Another amazing thing to me is that Tameika’s entire family is so musically talented, and so is the preacher!  I have brought my guitar for visits to their house, and we sound like a professional gospel-singing group when we get together. I have learned from them that it is better to wait on God than to try to handle things ourselves, because we can really mess things up on our own.

About a year after their marriage, Deacon Wayne suddenly died. He had just arrived at the paper mill where he worked as a supervisor, and a young woman came in to give him the shift report.  As she began to read it, his whole body began to shake, and then he just slumped over.  The woman called for emergency help, but he died before anything could be done for him.

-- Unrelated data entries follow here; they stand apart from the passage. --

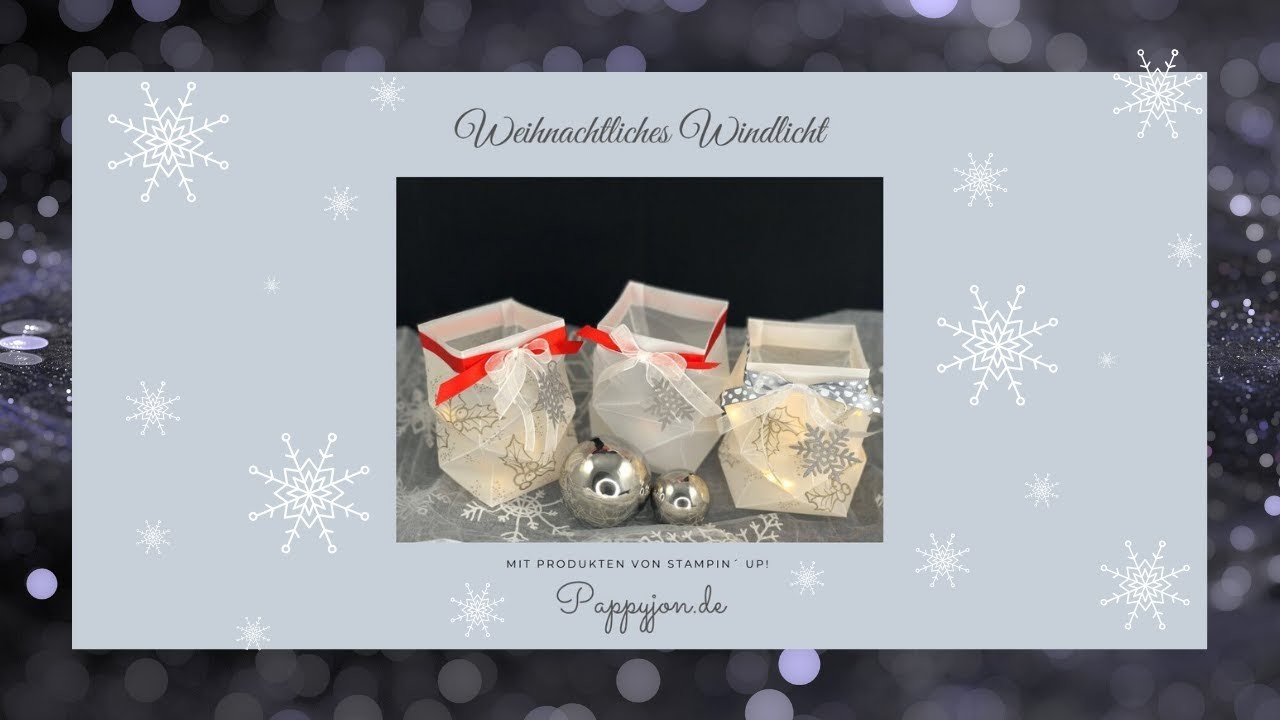 Anleitung Weihnachtliches Windlicht aus Pergament Papier | Stampin´ UP! | DIY |Tischdeko Weihnachten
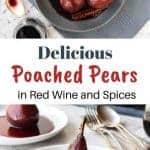 two images with text inbetween - top image four red wine poached pears in grey bowl viewed from above; bottom image one red wine poached pear sitting upright in red syrup on a white plate with another plated pear in the background and two more pears in a grey bowl to the side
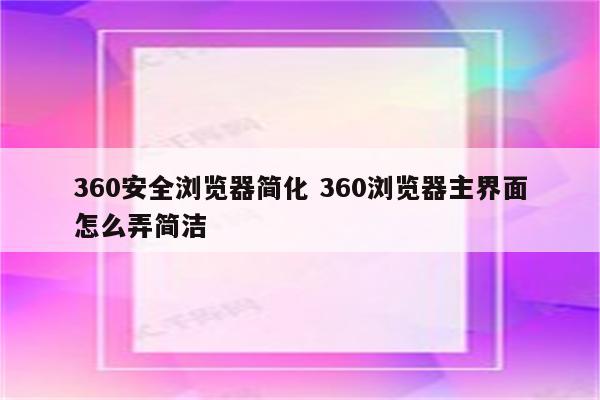 360安全浏览器简化 360浏览器主界面怎么弄简洁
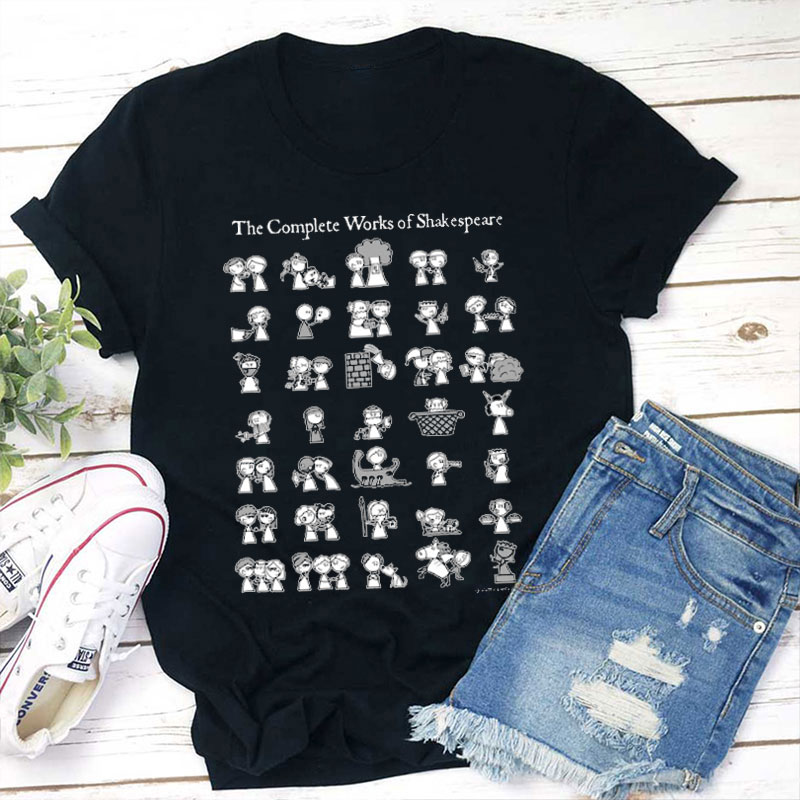 The Complete Works Of Shakespeare Teacher T-Shirt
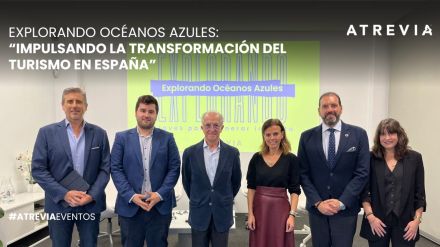 Explorando Océanos Azules (15/11): «Impulsando la transformación del turismo en España»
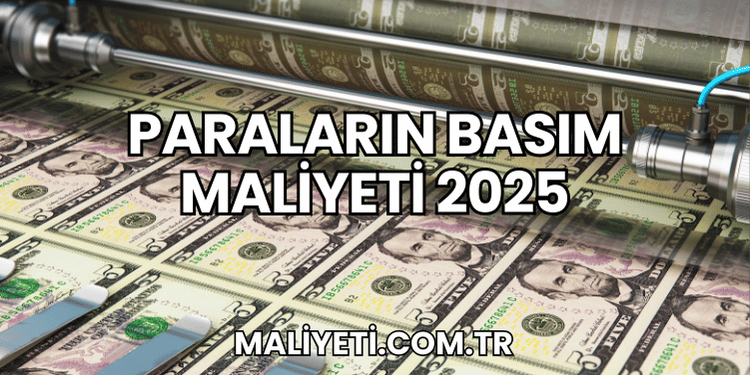 Paraların Basım Maliyeti 2025
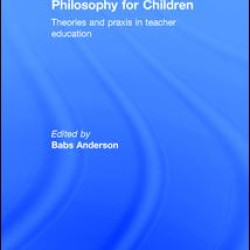 Philosophy for Children Philosophy for Children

I remember that Friday night, because the Foster’s were all called out to the hospital from church, and his wife Glenda was supposed to sing a solo that weekend at the district service.  I am told that Deacon Wayne was gone before any of his family arrived at the hospital and no one got to say one single word to him.

His wife recounted the night of his death in great sorrow:

“He worked the graveyard shift at the paper mill, and I cooked him fish for his last supper.  Oh, Sister Olive, he kept telling me he was so tired, and I was trying to encourage him.  I rubbed the bald spot on top of his head while he sat at the table and I kissed him.  I reminded him that it was only two weeks until his vacation.

“Our new home had just been finished, and we were moving everything into it.  As I think of it now, it seemed like he was in an awful hurry to fix it all up, like he knew something was going to happen.  We had been decorating it and dreaming of many years together, and hoping for new grandchildren since our daughter had just gotten married.

“I feel almost like it’s my fault, and that I should have made him stay home, or done something different.”

She described the children crying themselves to sleep at night in their rooms, and how she was torturing herself inwardly. Mother Foster shared her anguish at church openly on several occasions, and Elder Foster suffered more privately. Seeing the grief that this family suffered made me realize that we have to cherish those that we love, because we never know what can happen.  I will always remember Deacon Wayne as a great father and husband and man of God.